Data di atas menunjukkan bahwa Kota Bandung masih mengalami kekurangan ruang kelas. Untuk tingkat SD, dari 3317 ruang kelas ternyata menampung 218944 siswa atau setiap ruang kelas untuk 66 siswa. Yang mengkhawatirkan adalah jumlah siswa SMP sebanyak 106410 hanya ditampung dengan 799 ruang kelas. Ini artinya rasionya 133 siswa berbanding satu kelas. SMA dan SMK pun demikian, meski tidak terlalu parah seperti SD ataupun SMP, kondisinya masih kekurangan ruang kelas.

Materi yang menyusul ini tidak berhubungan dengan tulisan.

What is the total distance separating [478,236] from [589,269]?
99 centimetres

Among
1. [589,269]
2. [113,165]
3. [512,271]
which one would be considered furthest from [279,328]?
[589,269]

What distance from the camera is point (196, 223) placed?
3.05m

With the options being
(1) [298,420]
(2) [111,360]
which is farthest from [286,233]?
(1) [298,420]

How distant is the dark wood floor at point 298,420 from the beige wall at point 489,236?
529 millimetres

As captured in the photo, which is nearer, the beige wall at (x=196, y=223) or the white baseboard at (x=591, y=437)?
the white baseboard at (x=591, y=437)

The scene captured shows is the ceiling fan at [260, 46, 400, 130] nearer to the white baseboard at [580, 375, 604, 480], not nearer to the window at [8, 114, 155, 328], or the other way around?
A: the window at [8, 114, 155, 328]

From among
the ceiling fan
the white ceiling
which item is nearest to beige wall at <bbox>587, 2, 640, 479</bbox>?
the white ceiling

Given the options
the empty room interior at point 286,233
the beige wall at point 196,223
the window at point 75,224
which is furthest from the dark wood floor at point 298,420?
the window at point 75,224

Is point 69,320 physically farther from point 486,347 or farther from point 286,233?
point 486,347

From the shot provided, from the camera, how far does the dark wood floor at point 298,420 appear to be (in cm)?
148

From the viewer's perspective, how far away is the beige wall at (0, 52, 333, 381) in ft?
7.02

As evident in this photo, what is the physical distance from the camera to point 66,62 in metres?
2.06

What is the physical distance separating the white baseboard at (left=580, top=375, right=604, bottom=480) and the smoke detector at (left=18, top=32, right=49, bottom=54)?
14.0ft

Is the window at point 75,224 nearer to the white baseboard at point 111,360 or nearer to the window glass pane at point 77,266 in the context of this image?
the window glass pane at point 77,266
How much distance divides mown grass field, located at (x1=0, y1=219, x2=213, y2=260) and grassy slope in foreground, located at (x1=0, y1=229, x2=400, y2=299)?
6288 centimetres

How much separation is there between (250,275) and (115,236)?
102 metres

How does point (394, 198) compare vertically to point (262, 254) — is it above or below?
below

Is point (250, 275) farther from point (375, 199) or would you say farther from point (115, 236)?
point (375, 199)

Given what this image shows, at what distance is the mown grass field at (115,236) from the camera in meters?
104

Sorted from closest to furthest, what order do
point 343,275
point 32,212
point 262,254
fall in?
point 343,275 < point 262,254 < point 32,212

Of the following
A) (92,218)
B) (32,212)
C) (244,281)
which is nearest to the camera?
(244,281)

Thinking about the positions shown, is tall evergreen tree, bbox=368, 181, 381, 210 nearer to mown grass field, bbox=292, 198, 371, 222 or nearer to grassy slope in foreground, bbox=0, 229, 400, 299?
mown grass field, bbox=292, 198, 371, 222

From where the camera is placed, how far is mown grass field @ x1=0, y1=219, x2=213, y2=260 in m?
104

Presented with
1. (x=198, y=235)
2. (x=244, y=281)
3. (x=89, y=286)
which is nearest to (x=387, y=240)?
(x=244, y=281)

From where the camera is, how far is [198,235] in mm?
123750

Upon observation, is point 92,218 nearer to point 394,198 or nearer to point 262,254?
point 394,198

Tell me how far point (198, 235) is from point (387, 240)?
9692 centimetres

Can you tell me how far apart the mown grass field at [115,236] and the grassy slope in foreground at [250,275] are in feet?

Kualitas bangunan sekolah dilaporkan dari 3317 ruang kelas SD yang ada di Kota Bandung, sebanyak 406 buah atau 12,2 persen mengalami rusak berat. Jumlah SD yang mengalami rusak ringan sebanyak 645 buah atau 19,4 persen. Jumlah ruang kelas SD yang mengalami rusak berat ini sangat dikhawatirkan karena apabila kita bandingkan dengan rasio jumlah kelas-murid maka dari 406 ruang kelas rusak berat ada 26796 siswa yang harus belajar dalam kondisi tersebut. Dengan jumlah siswa SD yang harus belajar dalam ruang kelas rusak berat tersebut maka pemerintah dituntut untuk segera menanganinya.
C. Penutup
Dari paparan diatas, sekilas kita bisa melihat gambaran tentang kondisi pendidikan di Kota Bandung. Walaupun posisinya sebagai ibu kota provinsi, tetapi ketersediaan ruang kelas masih sangat jauh dari standar minimal pendidikan. Sebagai contoh adalah rasio jumlah ruang kelas dengan murid untuk tingkat SMP yaitu 1 : 133.
Demikian pun pada tingkat dasar, pemerintah daerah masih belum bisa menyediakan ruang kelas yang layak bagi siswa SD. Rasio jumlah ruang kelas dan murid mencapai 1 : 66 dengan 26796 siswa belajar dalam keadaan ruang kelas yang rusak berat. Masalah kekurangan guru SMP pun menjadi persoalan yang harus segera ditangani oleh pemerintah daerah. Dengan rasio jumlah guru dan murid 1 : 57, hal ini menunjukkan belum memenuhi standar minimal pendidikan. wallahu’alam.